Evitare «un piccolo colpo di stato legale»: era questo il pericolo che Renzo Laconi, membro dell’Assemblea costituente per il Pci, tratteggiò davanti ai colleghi impegnati a scrivere la nostra Costituzione se non fosse stata tolta ai capi dello Stato la facoltà di sciogliere le Camere durante gli ultimi sei mesi del loro mandato. Secondo l’esponente comunista, infatti, c’era «il rischio» che un presidente in scadenza congedasse il Parlamento soltanto «per aver prorogati i propri poteri e avvalersi di questo potere prorogato per influenzare le nuove elezioni».
Tradotto: senza più la minaccia di nuove consultazioni a livello nazionale, i partiti si potranno sentire liberi di comporre nuove maggioranze a loro piacimento o di mettere a Palazzo Chigi un premier nuovo. Ma è davvero così nella situazione politica attuale? Poteva essere così finché a Palazzo Chigi sedeva Giuseppe Conte con maggioranze poco stabili (prima quella giallo-verde tra M5s e Lega, poi quella giallorossa con Pd, Leu e i renziani di Italia viva), e la fine del Conte due per mano di Matteo Renzi ha in effetti in un certo senso anticipato quello che sarebbe potuto accadere più avanti.

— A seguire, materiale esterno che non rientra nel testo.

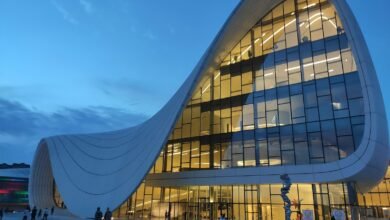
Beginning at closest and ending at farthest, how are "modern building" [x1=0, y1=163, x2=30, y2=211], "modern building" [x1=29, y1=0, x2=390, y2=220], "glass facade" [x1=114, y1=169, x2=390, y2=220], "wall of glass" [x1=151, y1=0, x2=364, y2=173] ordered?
"glass facade" [x1=114, y1=169, x2=390, y2=220] < "modern building" [x1=29, y1=0, x2=390, y2=220] < "wall of glass" [x1=151, y1=0, x2=364, y2=173] < "modern building" [x1=0, y1=163, x2=30, y2=211]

Ma con l’arrivo di Mario Draghi a Palazzo Chigi nel febbraio del 2021 la situazione politica è del tutto cambiata: è il premier la garanzia del governo, visto che al suo nome è legato l’accordo che ci lega a Bruxelles fino ad almeno il 2026 con il Recovery plan. In un certo senso nell’attuale situazione politica, come dice il costituzionalista e deputato dem Stefano Ceccanti, il semestre bianco è come la “tigre di carta” evocata a suo tempo da Mao Tse Tung a proposito della minaccia Usa di attacchi nucleari: nessuno pensa davvero di far cadere Draghi. Piuttosto potremmo assistere nei prossimi mesi a un rinvigorimento dei veti dei partiti, come si è visto in queste ore con le impuntature del M5s sul pacchetto Cartabia sul processo penale che supera la riforma della prescrizione targata Bonafede.
Ma i poteri del Presidente non si esauriscono nel potere di scioglimento delle Camere. Mattarella può sempre intervenire pubblicamente per fermare una legge o anche rimandarla alle Camere rifiutandosi di firmarla. E a ben vedere ha ancora nelle sue mani un deterrente quasi pari alla minaccia di sciogliere le Camere: la minaccia di sue dimissioni anticipate.